Play on the easiest level.  Expect to play ten games before you start going, "Ah ha! That's why they said each race plays differently".  Since each game lasts many hours (unless you get stomped), we're talking that much of an investment of time.

To be fair, I think that's part of the fun.  It's not like you must play for 50 hours before you can do anything fun, it's just that once you attack the Ljosalfar and they suddenly pull a hundred Tigers out of their asses you can deal with it on easy difficulty and it becomes a reasonable challenge to overcome.  And you know to watch for that when you bump into them again on Noble.
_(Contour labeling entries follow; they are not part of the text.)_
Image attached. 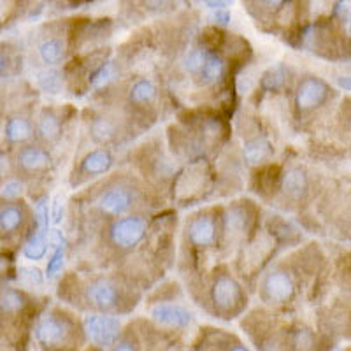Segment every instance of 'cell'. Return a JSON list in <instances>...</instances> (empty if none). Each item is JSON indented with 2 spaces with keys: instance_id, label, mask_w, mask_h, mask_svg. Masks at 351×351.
Segmentation results:
<instances>
[{
  "instance_id": "3",
  "label": "cell",
  "mask_w": 351,
  "mask_h": 351,
  "mask_svg": "<svg viewBox=\"0 0 351 351\" xmlns=\"http://www.w3.org/2000/svg\"><path fill=\"white\" fill-rule=\"evenodd\" d=\"M111 241L114 246L121 247V250H128L134 247L144 239L146 236V221L139 216H127V218L116 219L111 225Z\"/></svg>"
},
{
  "instance_id": "25",
  "label": "cell",
  "mask_w": 351,
  "mask_h": 351,
  "mask_svg": "<svg viewBox=\"0 0 351 351\" xmlns=\"http://www.w3.org/2000/svg\"><path fill=\"white\" fill-rule=\"evenodd\" d=\"M246 213L241 208L230 209V215L227 216V228L230 234H239L246 228Z\"/></svg>"
},
{
  "instance_id": "7",
  "label": "cell",
  "mask_w": 351,
  "mask_h": 351,
  "mask_svg": "<svg viewBox=\"0 0 351 351\" xmlns=\"http://www.w3.org/2000/svg\"><path fill=\"white\" fill-rule=\"evenodd\" d=\"M134 206V195L128 188L112 186L106 190L99 199L100 211L109 216H123Z\"/></svg>"
},
{
  "instance_id": "24",
  "label": "cell",
  "mask_w": 351,
  "mask_h": 351,
  "mask_svg": "<svg viewBox=\"0 0 351 351\" xmlns=\"http://www.w3.org/2000/svg\"><path fill=\"white\" fill-rule=\"evenodd\" d=\"M206 53H208V49H192V51L184 56V69H186L188 74L199 76L204 60H206Z\"/></svg>"
},
{
  "instance_id": "11",
  "label": "cell",
  "mask_w": 351,
  "mask_h": 351,
  "mask_svg": "<svg viewBox=\"0 0 351 351\" xmlns=\"http://www.w3.org/2000/svg\"><path fill=\"white\" fill-rule=\"evenodd\" d=\"M111 167H112V156L111 153L104 152V149H97V152L88 153V155L83 158V164H81V169H83L84 174L88 176L106 174Z\"/></svg>"
},
{
  "instance_id": "39",
  "label": "cell",
  "mask_w": 351,
  "mask_h": 351,
  "mask_svg": "<svg viewBox=\"0 0 351 351\" xmlns=\"http://www.w3.org/2000/svg\"><path fill=\"white\" fill-rule=\"evenodd\" d=\"M346 36L351 37V16L346 20Z\"/></svg>"
},
{
  "instance_id": "4",
  "label": "cell",
  "mask_w": 351,
  "mask_h": 351,
  "mask_svg": "<svg viewBox=\"0 0 351 351\" xmlns=\"http://www.w3.org/2000/svg\"><path fill=\"white\" fill-rule=\"evenodd\" d=\"M71 334L72 325L69 322V318H65V316L64 318L55 315L44 316L36 328L37 341L46 348L64 346V343H67Z\"/></svg>"
},
{
  "instance_id": "14",
  "label": "cell",
  "mask_w": 351,
  "mask_h": 351,
  "mask_svg": "<svg viewBox=\"0 0 351 351\" xmlns=\"http://www.w3.org/2000/svg\"><path fill=\"white\" fill-rule=\"evenodd\" d=\"M20 165L27 171H40L49 165V155L40 148H25L18 156Z\"/></svg>"
},
{
  "instance_id": "16",
  "label": "cell",
  "mask_w": 351,
  "mask_h": 351,
  "mask_svg": "<svg viewBox=\"0 0 351 351\" xmlns=\"http://www.w3.org/2000/svg\"><path fill=\"white\" fill-rule=\"evenodd\" d=\"M271 144H269L267 139H263V137H258V139L247 141L244 144V158L250 164H260L263 160L267 158L271 155Z\"/></svg>"
},
{
  "instance_id": "26",
  "label": "cell",
  "mask_w": 351,
  "mask_h": 351,
  "mask_svg": "<svg viewBox=\"0 0 351 351\" xmlns=\"http://www.w3.org/2000/svg\"><path fill=\"white\" fill-rule=\"evenodd\" d=\"M285 83V71L281 67H272L271 71L265 72V76L262 77V86L265 90H278L283 86Z\"/></svg>"
},
{
  "instance_id": "35",
  "label": "cell",
  "mask_w": 351,
  "mask_h": 351,
  "mask_svg": "<svg viewBox=\"0 0 351 351\" xmlns=\"http://www.w3.org/2000/svg\"><path fill=\"white\" fill-rule=\"evenodd\" d=\"M62 218H64V204L60 202V199H55V202H53V221L60 223Z\"/></svg>"
},
{
  "instance_id": "28",
  "label": "cell",
  "mask_w": 351,
  "mask_h": 351,
  "mask_svg": "<svg viewBox=\"0 0 351 351\" xmlns=\"http://www.w3.org/2000/svg\"><path fill=\"white\" fill-rule=\"evenodd\" d=\"M64 263H65L64 247H56L55 253H53V256L49 258L48 269H46L49 280H51V278H56V276L60 274L62 269H64Z\"/></svg>"
},
{
  "instance_id": "29",
  "label": "cell",
  "mask_w": 351,
  "mask_h": 351,
  "mask_svg": "<svg viewBox=\"0 0 351 351\" xmlns=\"http://www.w3.org/2000/svg\"><path fill=\"white\" fill-rule=\"evenodd\" d=\"M20 280L27 285H40L44 281L43 272L36 267H23L20 271Z\"/></svg>"
},
{
  "instance_id": "9",
  "label": "cell",
  "mask_w": 351,
  "mask_h": 351,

I don't know that being masterful at Civ is really necessary to enjoy the game, beyond knowing the mechanics behind settlers and culture and so on, which you can pick up from FfH about as easily as you can from vanilla Civ. I agree that it's more complicated than base Civ (the magic system especially) but I would say it's definitely still worth playing.

I would as well.

Recently someone posted in this thread, "I don't get it!  This game isn't special at all!  Y'all are morons!"  (ok, not exactly like that).  I felt like they played it two or three times (maybe once), probably not being a fan of strategy games to begin with, and decided that FFH2 wasn't all that.  My point above was this - if you want to figure out why this special cocktail is so delicious, you're going to have to put some time into to get the nuance of how all the pieces come together.  A game or two won't do that for you.